Is a function with everywhere discontinuities of the second kind always measurable?

Let $f : [0,1] \to \left\{ 0, 1 \right\}$ be a function that has at each point a discontinuity of the second kind. Is $f$ measurable if we equip the domain with the Borel or even Lebesgue $\sigma$-algebra and the range with the discrete $\sigma$-algebra?

The indicator of the Cantor set is not a counterexample since it is not discontinuous everywhere. The indicator of the rationals is nowhere continuous and is measurable.

This can be helpful in order to search for counterexamples: If $A \subseteq [0,1]$ is a set such that both $A$ and $[0,1] \setminus A$ are dense in $[0,1]$ then the indicator of $A$ is nowhere continuous. So, the question can be weakened: Is every such set $A$ necessarily measurable?

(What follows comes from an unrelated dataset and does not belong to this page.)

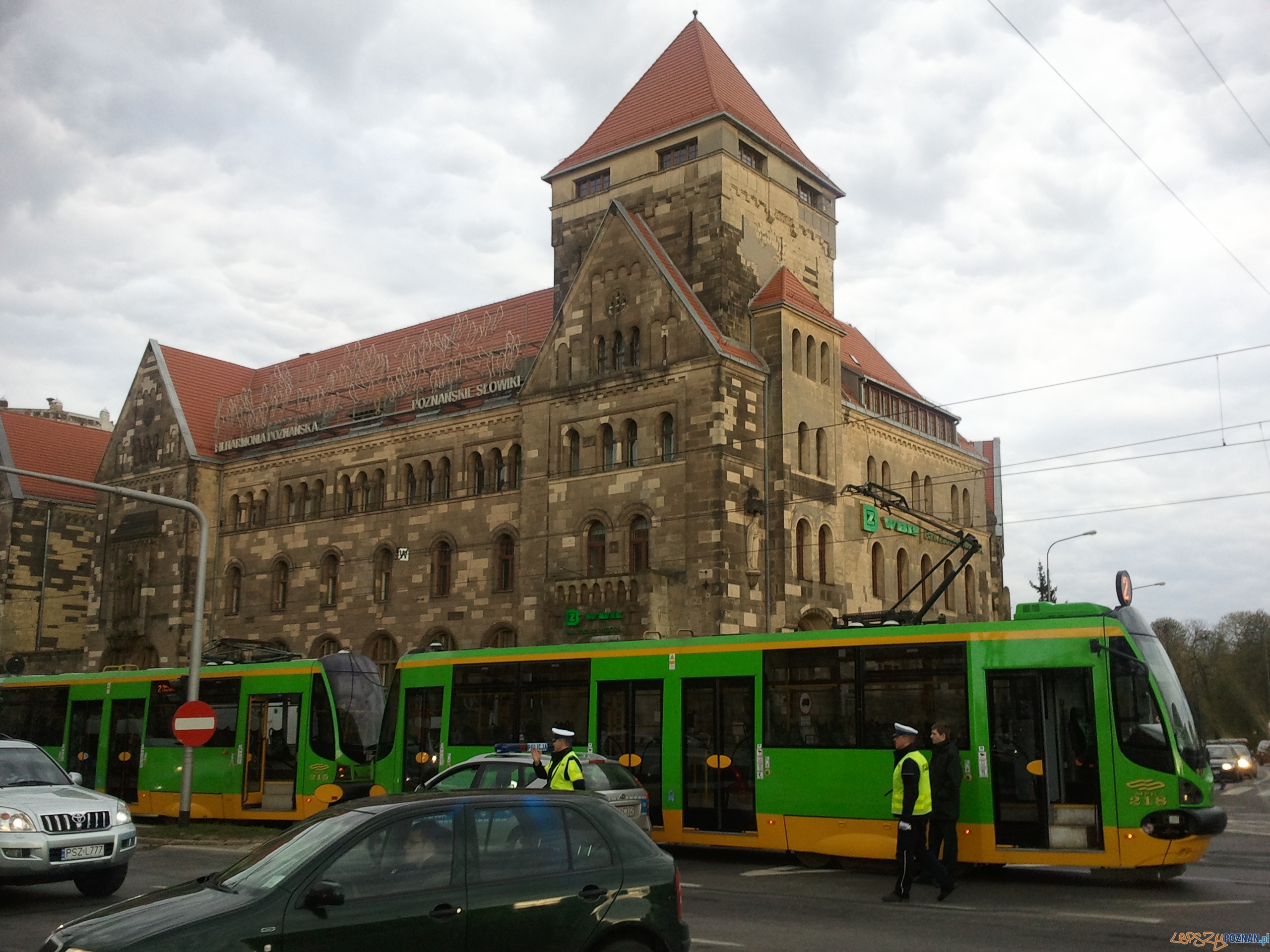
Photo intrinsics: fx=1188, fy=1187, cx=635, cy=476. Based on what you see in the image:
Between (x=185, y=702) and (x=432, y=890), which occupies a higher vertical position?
(x=185, y=702)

Wikipedia says that the set of discontinuities is an $F_\sigma$ set, thus a countable union of closed sets and therefore Borel measurable. In our case it is the whole interval $[0,1]$, so this statement doesn't help.

• (1) How do you topologize $\{0,1\}$? (2) What's the second kind of discontinuity? – Asaf Karagila Oct 23 '14 at 11:53
• $\{ 0, 1 \}$ as a subset of $\mathbb{R}$, so discrete topology. A point x is discontinuity of the second kind is such that both the left limit and the right limits of $f$ at $x$ do not exist. – yadaddy Oct 23 '14 at 11:56

Using the axiom of choice we can construct a Bernstein set, which is a set $A\subseteq[0,1]$ such that no perfect set is a subset of $A$. The construction is such that $[0,1]\setminus A$ is also a Bernstein set, and $A$ meets every perfect set, but contains none. We list all the perfect sets (there are $2^{\aleph_0}$ of them, and we use the smallest possible order type) then we choose from each one two points, one which will enter $A$ and the other which will not. At each step we only chose $<2^{\aleph_0}$ points, so we can continue and choose new points at each step. This ensures that $A$ and its complement are both meeting every perfect subset of $[0,1]$ (and therefore neither contains any).
In particular $A$ is dense co-dense and not measurable. Not Lebesgue and certainly not Borel measurable.